- **What you have to do**: Render everything from the line containing "How would you arrange" down through the end of the records as a Markdown table with the columns Entry and Content, numbering each row and omitting blank lines. Leave the pictures out of the table.

- **Available data**:

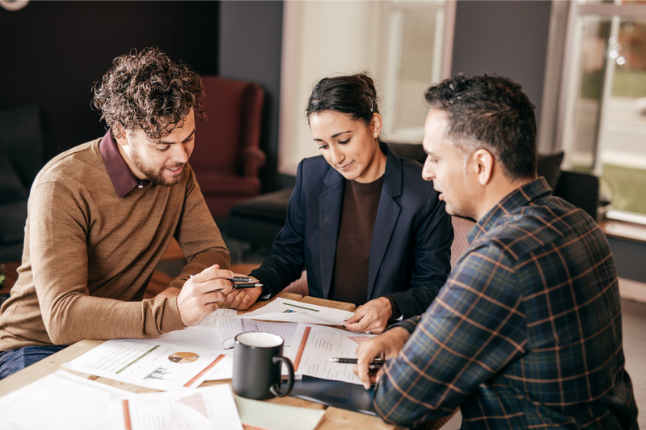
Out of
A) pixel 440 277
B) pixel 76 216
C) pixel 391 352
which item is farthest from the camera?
pixel 440 277

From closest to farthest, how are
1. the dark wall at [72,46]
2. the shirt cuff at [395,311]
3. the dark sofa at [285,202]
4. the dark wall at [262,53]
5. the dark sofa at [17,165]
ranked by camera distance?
1. the shirt cuff at [395,311]
2. the dark sofa at [285,202]
3. the dark sofa at [17,165]
4. the dark wall at [72,46]
5. the dark wall at [262,53]

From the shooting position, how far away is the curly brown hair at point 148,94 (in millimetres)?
1618

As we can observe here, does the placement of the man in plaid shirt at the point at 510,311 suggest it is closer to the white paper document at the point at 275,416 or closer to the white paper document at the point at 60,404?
the white paper document at the point at 275,416

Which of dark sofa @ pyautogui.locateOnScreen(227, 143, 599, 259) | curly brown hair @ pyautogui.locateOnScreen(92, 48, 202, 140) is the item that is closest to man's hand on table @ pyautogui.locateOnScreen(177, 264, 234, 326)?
curly brown hair @ pyautogui.locateOnScreen(92, 48, 202, 140)

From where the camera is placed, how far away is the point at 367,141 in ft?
6.21

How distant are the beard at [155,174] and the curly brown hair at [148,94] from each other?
0.09 meters

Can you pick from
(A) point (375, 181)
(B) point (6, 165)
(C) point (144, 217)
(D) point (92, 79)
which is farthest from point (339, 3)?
(C) point (144, 217)

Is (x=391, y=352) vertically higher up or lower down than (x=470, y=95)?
lower down

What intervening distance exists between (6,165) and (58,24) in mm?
1542

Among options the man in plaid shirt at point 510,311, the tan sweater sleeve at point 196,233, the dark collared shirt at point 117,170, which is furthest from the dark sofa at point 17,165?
the man in plaid shirt at point 510,311

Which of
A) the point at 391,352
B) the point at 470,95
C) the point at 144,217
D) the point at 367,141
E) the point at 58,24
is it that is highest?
the point at 58,24

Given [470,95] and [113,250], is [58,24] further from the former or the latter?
[470,95]

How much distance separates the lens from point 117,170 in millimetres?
1681

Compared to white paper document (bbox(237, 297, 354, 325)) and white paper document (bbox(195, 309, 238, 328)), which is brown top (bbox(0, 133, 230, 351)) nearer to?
white paper document (bbox(195, 309, 238, 328))
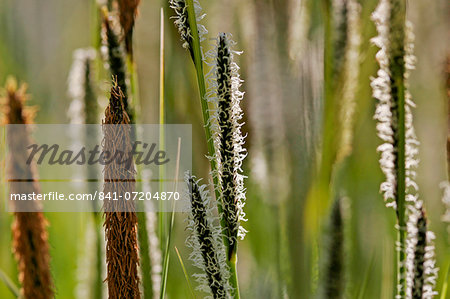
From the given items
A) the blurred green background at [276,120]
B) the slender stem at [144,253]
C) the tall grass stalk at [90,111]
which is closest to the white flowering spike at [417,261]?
the blurred green background at [276,120]

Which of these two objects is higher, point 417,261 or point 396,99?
point 396,99

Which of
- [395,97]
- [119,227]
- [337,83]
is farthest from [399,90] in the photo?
[119,227]

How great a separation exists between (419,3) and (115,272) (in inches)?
23.7

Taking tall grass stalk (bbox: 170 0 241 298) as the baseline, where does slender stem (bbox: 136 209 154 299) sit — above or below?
below

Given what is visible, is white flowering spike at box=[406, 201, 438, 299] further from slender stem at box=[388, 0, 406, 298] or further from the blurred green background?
the blurred green background

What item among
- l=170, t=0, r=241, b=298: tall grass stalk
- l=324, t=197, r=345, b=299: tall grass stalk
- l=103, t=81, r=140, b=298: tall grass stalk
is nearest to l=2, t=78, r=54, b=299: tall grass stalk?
l=103, t=81, r=140, b=298: tall grass stalk

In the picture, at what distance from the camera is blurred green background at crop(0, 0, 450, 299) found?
0.61m

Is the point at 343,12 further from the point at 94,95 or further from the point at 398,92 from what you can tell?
the point at 94,95

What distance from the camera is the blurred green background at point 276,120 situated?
61cm

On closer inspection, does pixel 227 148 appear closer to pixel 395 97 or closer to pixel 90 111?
pixel 395 97

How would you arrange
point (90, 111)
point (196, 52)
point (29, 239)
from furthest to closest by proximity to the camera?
point (90, 111)
point (29, 239)
point (196, 52)

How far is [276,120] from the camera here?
2.14ft

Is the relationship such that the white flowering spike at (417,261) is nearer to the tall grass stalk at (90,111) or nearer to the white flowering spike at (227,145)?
the white flowering spike at (227,145)

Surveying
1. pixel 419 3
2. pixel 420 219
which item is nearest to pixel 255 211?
pixel 420 219
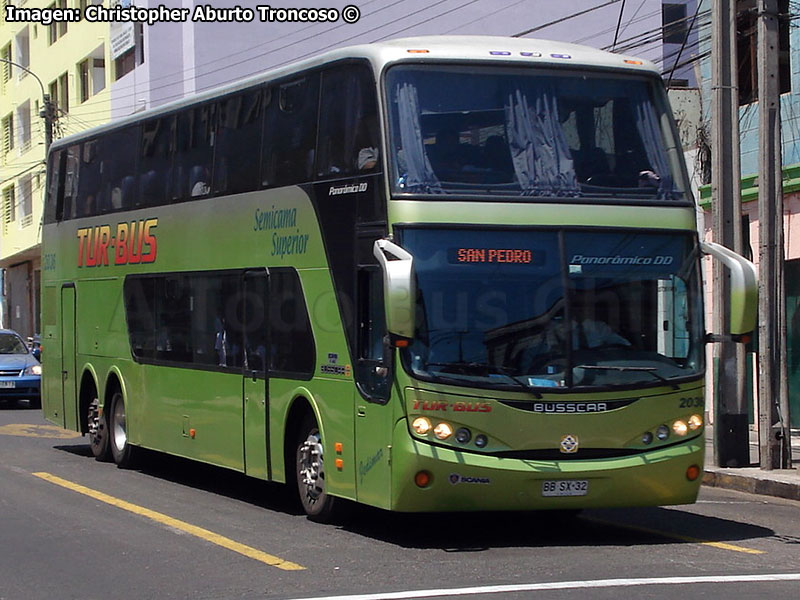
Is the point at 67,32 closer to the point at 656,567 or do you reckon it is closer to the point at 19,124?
the point at 19,124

- **Exercise answer**:
| Entry | Content |
|---|---|
| 1 | How would you arrange |
| 2 | point (90, 111) |
| 3 | point (196, 52) |
| 4 | point (29, 239) |
| 5 | from furthest to closest by proximity to the camera? |
| 6 | point (90, 111) |
| 7 | point (29, 239) |
| 8 | point (196, 52) |
| 9 | How far is [276,120] from the camera here? |
| 10 | 2.14ft |
| 11 | Is the relationship such that the white flowering spike at (417,261) is nearer to the tall grass stalk at (90,111) or nearer to the white flowering spike at (227,145)? |
| 12 | the white flowering spike at (227,145) |
| 13 | Surveying |
| 14 | 1. pixel 419 3 |
| 15 | 2. pixel 420 219 |
| 16 | which item is nearest to pixel 255 211? |
| 17 | pixel 420 219 |
| 18 | Is the point at 67,32 closer to the point at 656,567 or do you reckon it is closer to the point at 19,124? |
| 19 | the point at 19,124 |